Saturday, July 10, 2010

Radical Wishing


All people want to be happy. This is one of the common threads that bind us together. Yet many of us unwittingly predicate our own happiness on the unhappiness of others.

How do we seek the unhappiness of others? Win/lose thinking is the culprit. "For me to be happy, I need to win, and you need to lose," is the pervasive belief that places us on a treadmill to nowhere. We see it in sports, the "who's hot, who's not" celebrity gossip filling our media, competition at work, our economic and political systems, and even the competition among religions for adherents.

What if we realized that this mode of living was a guarantee that we will be involved in never-ending conflict, with occasionally satisfying "victories" but no lasting happiness? Imagine how it would change the world if instead we learned to hold our own views without believing we had discovered the only way to live. Imagine what could happen if we recognized that the people with whom we disagree are also seeking happiness. Imagine if we began to seek ways for others to have their happiness without sacrificing our own. Admittedly, this will require some creativity, but getting out of the win/lose mindset and giving it a shot seems worthwhile at this critical juncture for our world.

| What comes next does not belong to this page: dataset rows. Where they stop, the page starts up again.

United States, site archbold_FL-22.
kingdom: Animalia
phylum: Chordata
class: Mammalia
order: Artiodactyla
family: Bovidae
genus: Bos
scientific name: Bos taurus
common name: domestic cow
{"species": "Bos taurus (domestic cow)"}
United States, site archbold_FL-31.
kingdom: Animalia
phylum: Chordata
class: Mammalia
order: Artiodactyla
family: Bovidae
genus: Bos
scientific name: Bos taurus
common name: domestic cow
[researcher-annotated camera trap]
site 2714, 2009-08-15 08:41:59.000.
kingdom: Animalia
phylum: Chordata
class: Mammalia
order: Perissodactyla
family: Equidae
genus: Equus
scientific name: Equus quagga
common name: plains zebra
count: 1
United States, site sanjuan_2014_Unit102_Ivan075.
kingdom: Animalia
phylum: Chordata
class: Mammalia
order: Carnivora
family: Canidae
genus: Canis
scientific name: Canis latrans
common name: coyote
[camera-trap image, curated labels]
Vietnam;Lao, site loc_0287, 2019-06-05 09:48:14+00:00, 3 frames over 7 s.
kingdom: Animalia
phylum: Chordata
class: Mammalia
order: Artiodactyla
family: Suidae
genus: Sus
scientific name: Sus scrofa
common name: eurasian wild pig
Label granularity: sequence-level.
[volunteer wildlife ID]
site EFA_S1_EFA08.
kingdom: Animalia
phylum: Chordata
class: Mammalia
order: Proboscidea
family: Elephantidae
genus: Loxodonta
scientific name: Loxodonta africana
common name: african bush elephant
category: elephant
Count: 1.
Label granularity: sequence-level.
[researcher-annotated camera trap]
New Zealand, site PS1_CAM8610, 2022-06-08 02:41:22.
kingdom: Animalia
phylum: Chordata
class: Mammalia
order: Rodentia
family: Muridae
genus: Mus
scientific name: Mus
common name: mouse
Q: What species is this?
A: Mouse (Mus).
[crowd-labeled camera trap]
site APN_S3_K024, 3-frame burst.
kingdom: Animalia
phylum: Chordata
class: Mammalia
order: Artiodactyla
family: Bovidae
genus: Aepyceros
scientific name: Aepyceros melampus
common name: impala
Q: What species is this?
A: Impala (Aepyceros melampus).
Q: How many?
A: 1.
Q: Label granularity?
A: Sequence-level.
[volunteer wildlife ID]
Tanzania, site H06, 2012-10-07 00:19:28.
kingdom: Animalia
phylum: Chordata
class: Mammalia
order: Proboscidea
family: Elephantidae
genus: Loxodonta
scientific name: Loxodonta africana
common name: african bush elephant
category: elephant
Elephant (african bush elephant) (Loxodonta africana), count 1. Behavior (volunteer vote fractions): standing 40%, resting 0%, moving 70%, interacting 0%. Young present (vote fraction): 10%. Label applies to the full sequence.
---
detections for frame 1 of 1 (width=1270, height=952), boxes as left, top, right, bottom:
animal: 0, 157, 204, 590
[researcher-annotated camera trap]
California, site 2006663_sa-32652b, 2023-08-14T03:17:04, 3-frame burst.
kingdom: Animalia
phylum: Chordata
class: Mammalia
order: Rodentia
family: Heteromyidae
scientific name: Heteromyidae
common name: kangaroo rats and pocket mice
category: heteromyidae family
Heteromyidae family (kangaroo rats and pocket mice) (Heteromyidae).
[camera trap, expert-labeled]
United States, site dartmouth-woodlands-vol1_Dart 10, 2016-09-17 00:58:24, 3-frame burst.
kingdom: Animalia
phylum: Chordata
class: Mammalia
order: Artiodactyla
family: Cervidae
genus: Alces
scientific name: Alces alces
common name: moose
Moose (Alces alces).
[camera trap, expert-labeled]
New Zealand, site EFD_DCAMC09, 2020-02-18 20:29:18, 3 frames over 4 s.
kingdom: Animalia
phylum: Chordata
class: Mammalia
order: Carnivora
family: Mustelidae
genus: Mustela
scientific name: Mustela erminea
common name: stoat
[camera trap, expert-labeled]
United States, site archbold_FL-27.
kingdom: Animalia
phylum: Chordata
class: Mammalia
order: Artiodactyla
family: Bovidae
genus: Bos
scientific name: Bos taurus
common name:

The ramifications could be enormous. The need for conflict and war would evaporate. Happiness would cease to be something we were in endless (but fruitless) pursuit of and become something real that we all reflect in the world.

Imagine if we could recite the Buddhist prayer known as the Four Immeasurables, and really mean it for all beings, understanding that if they find their true happiness, we will find ours as well.

May all beings have happiness and the causes of happiness.
May all beings be free from suffering and the causes of suffering.
May all beings never be parted from freedom's true joy.
May all beings dwell in equanimity, free from attachment and aversion.

3 comments:

Barry Collodi said...

Clay, this is a provocative piece. It is logical, but logic and human behavior are 2 wildly different things. Schadenfreude is very real in most of us, though hopefully not in the case of dear friends and family.

But, like Sisyphus and the rock, it's worthwhile to daily endeavor to be our best.

I enjoyed your writing.

Barry Collodi

Jack said...

Clay,

As I think I've mentioned before, one problem I have with Buddhism is the notion of freedom from attachment.

I was shocked when a work colleague told me that his wife left him and their children to become a Buddhist monk. When I expressed surprise, he told me that I should not be, that Buddhism was about getting beyond attachment.

So I have a problem with that part of the last line of the prayer. I can see getting rid of *unhealthy* attachment, and perhaps that is what it is referring to....covetous desire or something like that.

I believe that our Maker is passionately attached to us - so that one of the Names we give Him is PhilAnthropos - the lover of humans. And in the Summary of the Law he wants us to love Him and our neighbor. Perhaps even harder than giving up unhealthy attachment...

Clay Williams said...

Barry - thanks for the feedback. My aspirations are barely recognizable in my own behavior. ;-)

Jack - your comment brings up a lot of concerns that I have struggled with as I learned some of the basic Buddhist teachings.

In my understanding, attachment is not the same thing as passionate engagement. Rather, it is a type of grasping and clinging in which the attached person predicates their happiness on the world being or remaining exactly as they believe it should be. Aversion is the flip side - it predicates happiness on the world being in some other state than it currently is. Attachment is the tyrannical, controlling father to passionate engagement's loving soccer dad. Attachment is "my way" and aversion is "no way." So, I'm not sure that attachment, as used in the Buddhist teachings, can ever be considered healthy or skillful. There are a lot of examples of spiritual giants from many religions using passionate engagement without getting sucked into this type of attachment. Ghandi, Martin Luther King, Jr., the Dalai Lama, and Desmond Tutu come to mind.

Thanks for the thought provoking comments!